In the point-slope form, we use the equation:

• \( y - y_1 = m(x - x_1) \)

Here, \((x_1, y_1)\) is a specific point on the line, and \(m\) is the slope. This form is incredibly handy for finding or rewriting the equation of the line when these values are known. In the example given: Point = \((1, 2)\) and Slope = \(\frac{1}{10}\), substituting gives us the function that describes our line.

The equation of a line not only tells us roughly the direction and steepness (via the slope), but it also gives a comprehensive description about how any two variables relate linearly. This foundational concept supports deeper understanding of linear relationships in algebra.

The slope-intercept form of the equation of a line is probably the most familiar to students. In this form, the equation is written as \( y = mx + b \). Here:

• \(m\) stands for the slope of the line.
• \(b\) is the y-intercept, i.e., where the line crosses the y-axis.

This form is straightforward because it allows you to see at a glance where the line starts and how it progresses. To convert the point-slope form used in the exercise to the slope-intercept form, begin by distributing and simplifying:

• Distribute the slope (in this case \(\frac{1}{10}\)) through the expression \((x - 1)\).
• Solve for \(y\) by adding or subtracting terms to get \(y\) by itself.

For the example given, the equation started as \( y - 2 = \frac{1}{10}(x - 1) \) and ultimately became \( y = \frac{1}{10}x + \frac{19}{10} \). This final form provides both an easy way to start graphing, and a better understanding of how that particular line lies in the coordinate plane.

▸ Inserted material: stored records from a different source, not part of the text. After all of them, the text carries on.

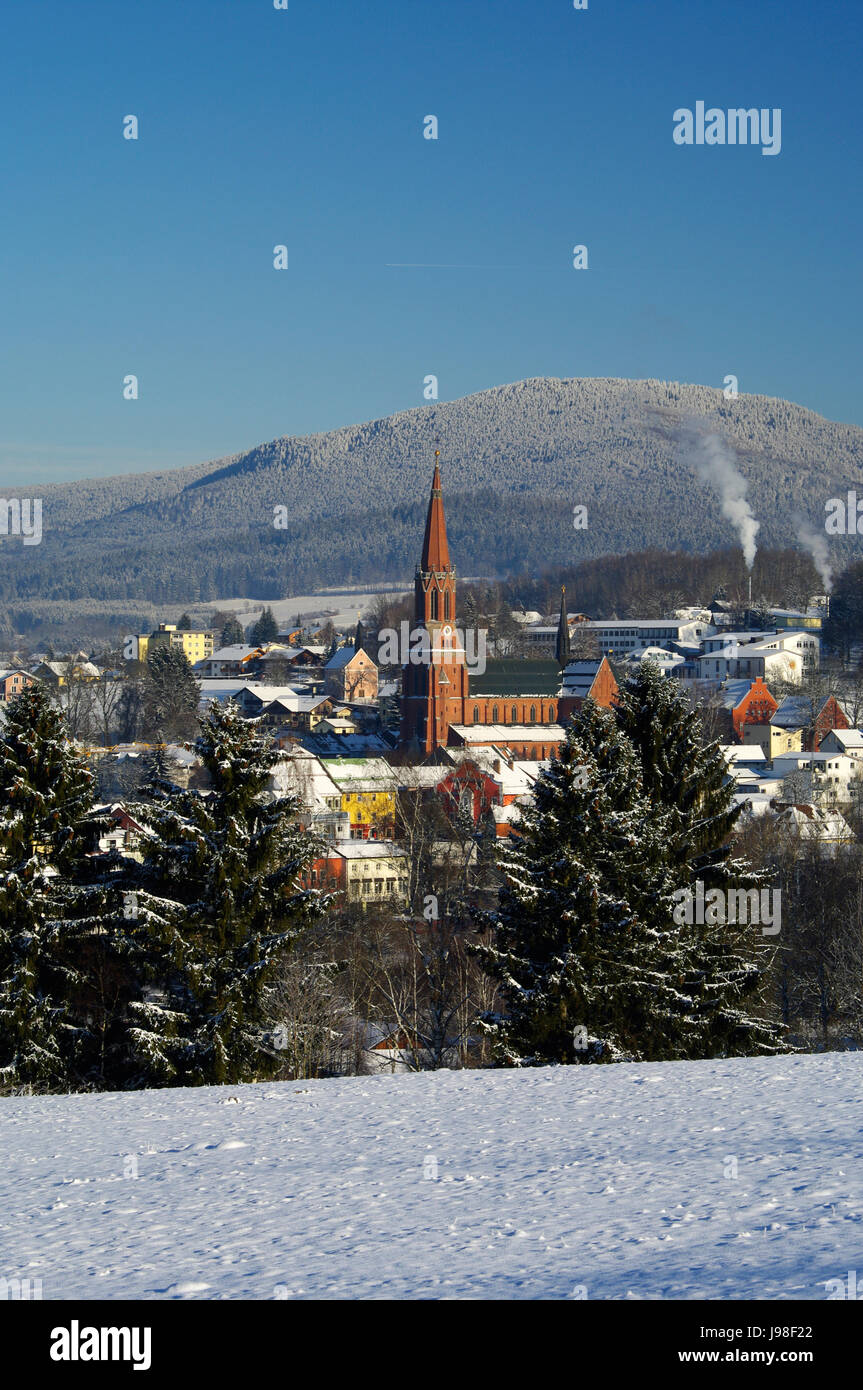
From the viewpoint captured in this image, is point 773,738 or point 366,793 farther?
point 773,738

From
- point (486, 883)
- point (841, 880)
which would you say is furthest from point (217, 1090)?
point (841, 880)

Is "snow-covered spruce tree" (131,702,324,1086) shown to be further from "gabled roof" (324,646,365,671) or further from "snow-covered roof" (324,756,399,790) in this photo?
"gabled roof" (324,646,365,671)

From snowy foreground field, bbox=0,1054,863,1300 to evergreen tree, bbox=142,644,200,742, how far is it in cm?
7786

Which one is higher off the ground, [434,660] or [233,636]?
[233,636]

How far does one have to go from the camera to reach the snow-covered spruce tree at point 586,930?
1650 centimetres

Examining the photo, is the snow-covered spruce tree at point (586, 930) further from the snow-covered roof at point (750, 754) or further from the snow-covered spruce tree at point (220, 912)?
the snow-covered roof at point (750, 754)

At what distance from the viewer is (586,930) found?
1666cm

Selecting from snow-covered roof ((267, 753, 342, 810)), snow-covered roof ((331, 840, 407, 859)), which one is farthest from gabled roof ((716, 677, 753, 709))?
snow-covered roof ((331, 840, 407, 859))

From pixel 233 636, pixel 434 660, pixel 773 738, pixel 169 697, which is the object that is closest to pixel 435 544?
pixel 434 660

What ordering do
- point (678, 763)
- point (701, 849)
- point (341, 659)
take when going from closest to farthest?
point (701, 849), point (678, 763), point (341, 659)

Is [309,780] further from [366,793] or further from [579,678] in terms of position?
[579,678]

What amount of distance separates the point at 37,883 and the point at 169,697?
274 feet

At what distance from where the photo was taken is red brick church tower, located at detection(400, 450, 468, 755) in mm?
86875

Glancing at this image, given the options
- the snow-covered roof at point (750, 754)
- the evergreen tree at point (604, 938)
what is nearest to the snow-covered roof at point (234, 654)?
the snow-covered roof at point (750, 754)
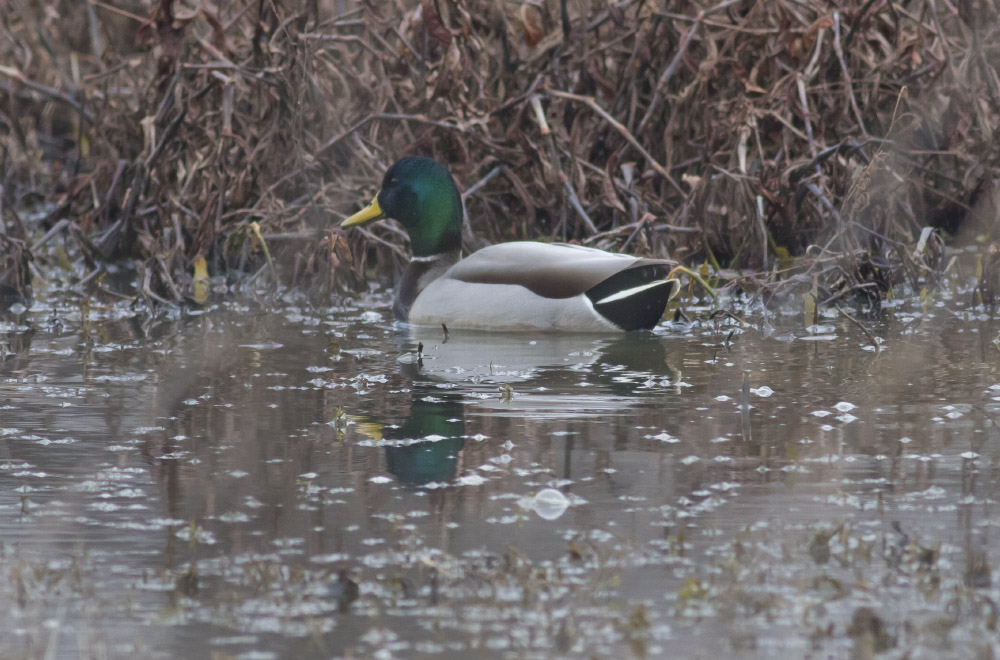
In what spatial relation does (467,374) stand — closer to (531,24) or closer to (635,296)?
(635,296)

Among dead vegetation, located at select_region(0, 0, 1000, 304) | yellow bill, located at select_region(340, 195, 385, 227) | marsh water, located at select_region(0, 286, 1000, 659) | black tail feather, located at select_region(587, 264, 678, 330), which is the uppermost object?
dead vegetation, located at select_region(0, 0, 1000, 304)

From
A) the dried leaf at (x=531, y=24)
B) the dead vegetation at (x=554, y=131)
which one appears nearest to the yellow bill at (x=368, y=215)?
the dead vegetation at (x=554, y=131)

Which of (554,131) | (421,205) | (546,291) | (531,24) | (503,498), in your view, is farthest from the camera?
(554,131)

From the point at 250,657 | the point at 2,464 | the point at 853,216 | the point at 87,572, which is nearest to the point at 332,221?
the point at 853,216

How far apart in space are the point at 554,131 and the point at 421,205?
4.44 ft

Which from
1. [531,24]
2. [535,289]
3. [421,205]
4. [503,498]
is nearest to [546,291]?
[535,289]

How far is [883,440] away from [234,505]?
235cm

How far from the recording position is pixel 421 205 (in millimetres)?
9930

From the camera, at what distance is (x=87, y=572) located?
14.0 ft

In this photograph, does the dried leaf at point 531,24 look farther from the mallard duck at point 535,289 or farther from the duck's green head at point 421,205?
the mallard duck at point 535,289

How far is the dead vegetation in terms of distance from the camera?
10031 millimetres

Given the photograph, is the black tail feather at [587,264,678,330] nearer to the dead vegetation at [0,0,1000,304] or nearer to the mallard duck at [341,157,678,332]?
the mallard duck at [341,157,678,332]

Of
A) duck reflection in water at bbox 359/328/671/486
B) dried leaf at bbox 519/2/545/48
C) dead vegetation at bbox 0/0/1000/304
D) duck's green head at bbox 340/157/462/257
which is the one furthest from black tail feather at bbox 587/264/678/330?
dried leaf at bbox 519/2/545/48

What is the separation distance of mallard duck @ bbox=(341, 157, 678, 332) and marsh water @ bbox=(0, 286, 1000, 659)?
350 millimetres
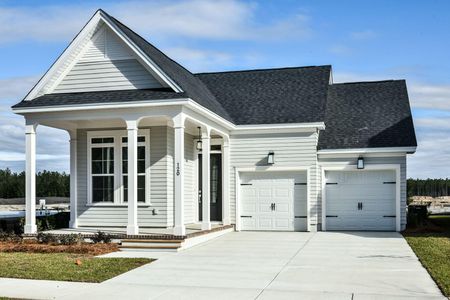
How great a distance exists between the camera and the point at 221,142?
67.5ft

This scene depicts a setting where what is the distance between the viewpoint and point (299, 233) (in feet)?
62.6

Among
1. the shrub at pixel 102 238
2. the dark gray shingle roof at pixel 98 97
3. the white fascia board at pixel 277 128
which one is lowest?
the shrub at pixel 102 238

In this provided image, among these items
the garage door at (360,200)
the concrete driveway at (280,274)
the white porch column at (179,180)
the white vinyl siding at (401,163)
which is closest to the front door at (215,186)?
the garage door at (360,200)

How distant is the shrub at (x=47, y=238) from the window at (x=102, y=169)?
3211 mm

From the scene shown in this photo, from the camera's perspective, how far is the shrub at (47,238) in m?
15.3

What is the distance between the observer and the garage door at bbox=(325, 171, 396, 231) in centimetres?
1952

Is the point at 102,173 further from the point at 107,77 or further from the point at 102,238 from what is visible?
the point at 102,238

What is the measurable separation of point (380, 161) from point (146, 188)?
7.89 m

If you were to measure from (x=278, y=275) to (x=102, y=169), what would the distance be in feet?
31.2

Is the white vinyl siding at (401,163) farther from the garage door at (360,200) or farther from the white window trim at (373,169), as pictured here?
the garage door at (360,200)

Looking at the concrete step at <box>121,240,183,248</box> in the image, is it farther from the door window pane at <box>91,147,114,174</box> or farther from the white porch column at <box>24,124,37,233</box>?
the door window pane at <box>91,147,114,174</box>

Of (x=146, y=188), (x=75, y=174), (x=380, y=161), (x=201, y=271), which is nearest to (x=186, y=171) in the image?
(x=146, y=188)

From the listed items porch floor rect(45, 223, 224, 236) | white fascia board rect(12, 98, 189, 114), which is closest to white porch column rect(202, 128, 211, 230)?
porch floor rect(45, 223, 224, 236)

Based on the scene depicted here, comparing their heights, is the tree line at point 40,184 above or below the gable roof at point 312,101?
below
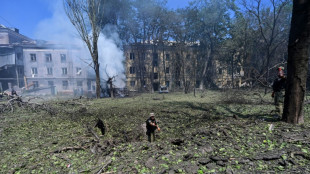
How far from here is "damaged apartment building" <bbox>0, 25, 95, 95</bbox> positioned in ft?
101

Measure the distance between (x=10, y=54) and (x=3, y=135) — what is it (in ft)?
117

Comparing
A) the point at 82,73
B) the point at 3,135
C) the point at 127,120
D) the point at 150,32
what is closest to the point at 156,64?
the point at 150,32

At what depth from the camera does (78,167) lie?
3.27 meters

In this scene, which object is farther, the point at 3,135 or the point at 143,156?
the point at 3,135

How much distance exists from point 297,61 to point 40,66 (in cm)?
3997

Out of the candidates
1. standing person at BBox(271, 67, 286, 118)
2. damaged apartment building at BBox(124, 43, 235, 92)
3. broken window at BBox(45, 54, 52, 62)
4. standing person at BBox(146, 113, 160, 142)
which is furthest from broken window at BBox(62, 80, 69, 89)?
standing person at BBox(271, 67, 286, 118)

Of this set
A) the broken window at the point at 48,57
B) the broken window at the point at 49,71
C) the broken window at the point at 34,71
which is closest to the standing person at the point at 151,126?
the broken window at the point at 49,71

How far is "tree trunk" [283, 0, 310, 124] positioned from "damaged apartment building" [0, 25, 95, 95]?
3055cm

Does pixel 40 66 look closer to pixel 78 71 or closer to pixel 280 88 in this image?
pixel 78 71

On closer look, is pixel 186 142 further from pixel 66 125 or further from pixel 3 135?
pixel 3 135

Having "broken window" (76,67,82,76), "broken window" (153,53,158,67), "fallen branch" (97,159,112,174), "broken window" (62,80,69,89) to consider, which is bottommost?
"fallen branch" (97,159,112,174)

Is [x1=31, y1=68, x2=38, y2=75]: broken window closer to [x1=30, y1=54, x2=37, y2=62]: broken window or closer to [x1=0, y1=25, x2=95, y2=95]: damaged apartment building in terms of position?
[x1=0, y1=25, x2=95, y2=95]: damaged apartment building

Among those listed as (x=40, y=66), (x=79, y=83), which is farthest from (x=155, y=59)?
(x=40, y=66)

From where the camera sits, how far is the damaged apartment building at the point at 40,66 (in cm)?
3084
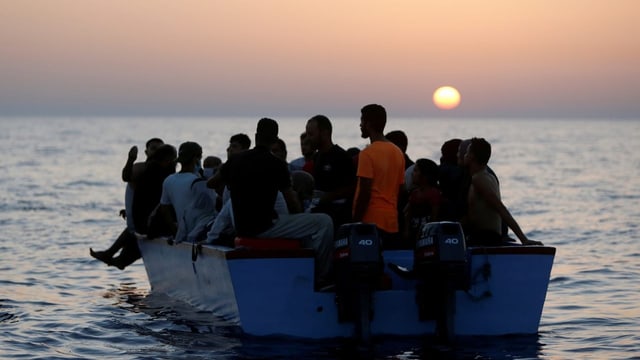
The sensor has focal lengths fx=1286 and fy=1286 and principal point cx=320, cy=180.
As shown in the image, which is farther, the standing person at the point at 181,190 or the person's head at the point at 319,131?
the standing person at the point at 181,190

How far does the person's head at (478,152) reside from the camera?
412 inches

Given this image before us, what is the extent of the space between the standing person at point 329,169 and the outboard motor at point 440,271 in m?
0.85

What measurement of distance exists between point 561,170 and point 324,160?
4496cm

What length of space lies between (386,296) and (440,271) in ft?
2.09

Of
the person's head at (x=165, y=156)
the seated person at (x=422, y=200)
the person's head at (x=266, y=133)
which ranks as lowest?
the seated person at (x=422, y=200)

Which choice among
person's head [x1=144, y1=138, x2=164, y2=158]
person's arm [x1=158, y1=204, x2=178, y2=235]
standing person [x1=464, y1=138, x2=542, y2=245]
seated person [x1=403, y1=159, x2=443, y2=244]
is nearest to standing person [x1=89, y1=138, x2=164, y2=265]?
person's head [x1=144, y1=138, x2=164, y2=158]

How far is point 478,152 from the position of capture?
412 inches

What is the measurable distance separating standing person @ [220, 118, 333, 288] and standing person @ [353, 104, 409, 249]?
0.34 meters

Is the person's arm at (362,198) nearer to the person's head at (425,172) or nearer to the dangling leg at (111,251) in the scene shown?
the person's head at (425,172)

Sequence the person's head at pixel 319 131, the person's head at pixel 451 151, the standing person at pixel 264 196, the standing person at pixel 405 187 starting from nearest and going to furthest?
the standing person at pixel 264 196 → the person's head at pixel 319 131 → the standing person at pixel 405 187 → the person's head at pixel 451 151

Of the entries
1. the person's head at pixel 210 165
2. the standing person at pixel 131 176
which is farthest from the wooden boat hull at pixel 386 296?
the standing person at pixel 131 176

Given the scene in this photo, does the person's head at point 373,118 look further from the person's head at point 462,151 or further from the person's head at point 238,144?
the person's head at point 238,144

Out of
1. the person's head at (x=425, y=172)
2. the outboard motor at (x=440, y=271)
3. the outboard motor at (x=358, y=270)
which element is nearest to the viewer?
the outboard motor at (x=358, y=270)

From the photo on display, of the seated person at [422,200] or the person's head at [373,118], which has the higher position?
the person's head at [373,118]
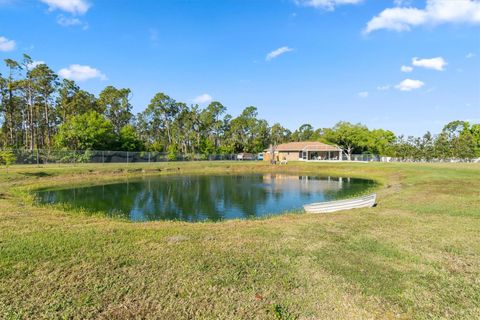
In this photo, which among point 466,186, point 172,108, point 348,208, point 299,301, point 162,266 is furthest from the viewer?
point 172,108

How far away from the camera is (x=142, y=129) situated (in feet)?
279

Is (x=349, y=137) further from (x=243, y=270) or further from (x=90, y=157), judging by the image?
(x=243, y=270)

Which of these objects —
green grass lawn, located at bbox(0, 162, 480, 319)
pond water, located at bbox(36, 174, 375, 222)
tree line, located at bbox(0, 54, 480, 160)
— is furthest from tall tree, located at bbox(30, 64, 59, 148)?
green grass lawn, located at bbox(0, 162, 480, 319)

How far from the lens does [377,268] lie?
5.65m

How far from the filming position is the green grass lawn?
4.28 metres

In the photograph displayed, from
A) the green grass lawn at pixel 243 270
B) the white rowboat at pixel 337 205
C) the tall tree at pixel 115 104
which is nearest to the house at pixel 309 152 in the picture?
the tall tree at pixel 115 104

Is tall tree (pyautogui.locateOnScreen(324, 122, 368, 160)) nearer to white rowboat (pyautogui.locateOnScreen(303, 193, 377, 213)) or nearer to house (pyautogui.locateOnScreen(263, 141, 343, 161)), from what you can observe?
house (pyautogui.locateOnScreen(263, 141, 343, 161))

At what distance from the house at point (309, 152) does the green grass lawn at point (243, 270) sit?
55.5 m

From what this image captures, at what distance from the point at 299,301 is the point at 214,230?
172 inches

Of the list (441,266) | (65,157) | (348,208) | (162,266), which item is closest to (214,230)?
(162,266)

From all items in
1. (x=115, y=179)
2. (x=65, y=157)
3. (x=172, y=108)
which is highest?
(x=172, y=108)

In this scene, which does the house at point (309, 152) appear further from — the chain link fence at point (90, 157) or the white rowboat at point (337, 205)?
the white rowboat at point (337, 205)

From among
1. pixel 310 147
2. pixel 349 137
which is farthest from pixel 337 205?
pixel 349 137

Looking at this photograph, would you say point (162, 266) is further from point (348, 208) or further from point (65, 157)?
point (65, 157)
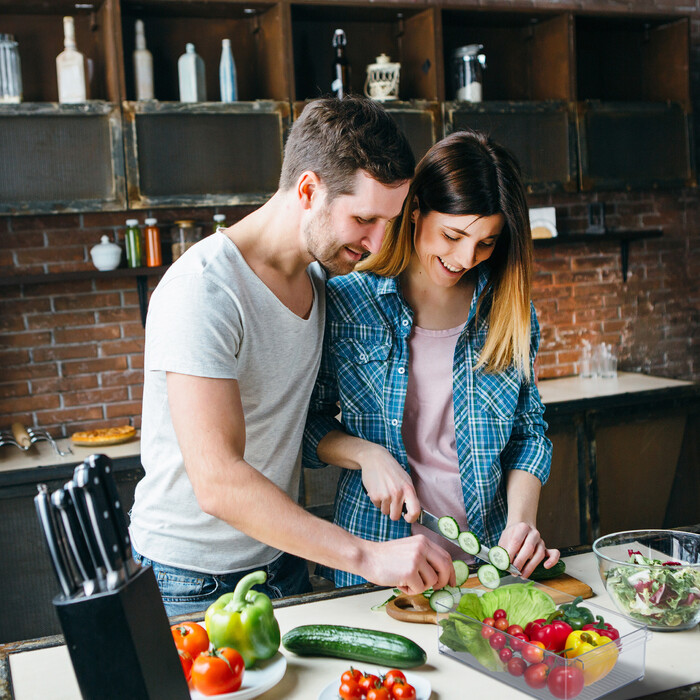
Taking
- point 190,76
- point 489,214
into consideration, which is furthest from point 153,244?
point 489,214

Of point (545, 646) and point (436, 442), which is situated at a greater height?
point (436, 442)

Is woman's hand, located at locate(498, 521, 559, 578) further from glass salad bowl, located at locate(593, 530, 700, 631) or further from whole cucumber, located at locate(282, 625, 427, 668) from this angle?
whole cucumber, located at locate(282, 625, 427, 668)

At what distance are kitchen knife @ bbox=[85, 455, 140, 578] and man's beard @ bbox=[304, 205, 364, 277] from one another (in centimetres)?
67

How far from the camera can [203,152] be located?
3.46m

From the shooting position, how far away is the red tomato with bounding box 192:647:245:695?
1.13 metres

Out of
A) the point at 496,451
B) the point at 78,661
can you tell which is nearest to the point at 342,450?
the point at 496,451

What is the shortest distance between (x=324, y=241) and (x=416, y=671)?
2.55 feet

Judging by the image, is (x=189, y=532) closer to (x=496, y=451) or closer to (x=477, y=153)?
(x=496, y=451)

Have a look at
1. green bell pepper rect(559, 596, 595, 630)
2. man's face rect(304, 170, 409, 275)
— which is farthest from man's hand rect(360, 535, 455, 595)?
man's face rect(304, 170, 409, 275)

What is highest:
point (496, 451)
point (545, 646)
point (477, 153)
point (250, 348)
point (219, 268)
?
point (477, 153)

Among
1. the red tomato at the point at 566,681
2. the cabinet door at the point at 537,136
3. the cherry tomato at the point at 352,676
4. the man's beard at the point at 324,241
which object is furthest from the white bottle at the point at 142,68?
the red tomato at the point at 566,681

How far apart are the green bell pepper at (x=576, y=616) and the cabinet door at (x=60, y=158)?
2.66 m

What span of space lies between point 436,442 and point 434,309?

Graphing linear equations brings the algebraic representation of a line to life on a coordinate grid. It allows you to visually interpret the equation giving tangible insight into its meaning. To graph a line using the slope-intercept form \(y = mx + b\):

• Start at the y-intercept (\(b\)), for example, \(\frac{19}{10}\) in our case.
• Use the slope \(m\) to determine the direction of the line. A positive slope means the line ascends from left to right.
• From the y-intercept, apply the slope: rise over run. For \(\frac{1}{10}\), you move up 1 unit and right 10 units to find another point on the line.

For precision, it's helpful to plot multiple points using the slope. Draw the line through these points, extending it across the grid. This exercise not only helps in mastering graphing skills but also hones one’s ability to translate an equation into a visual representation of linear relationships.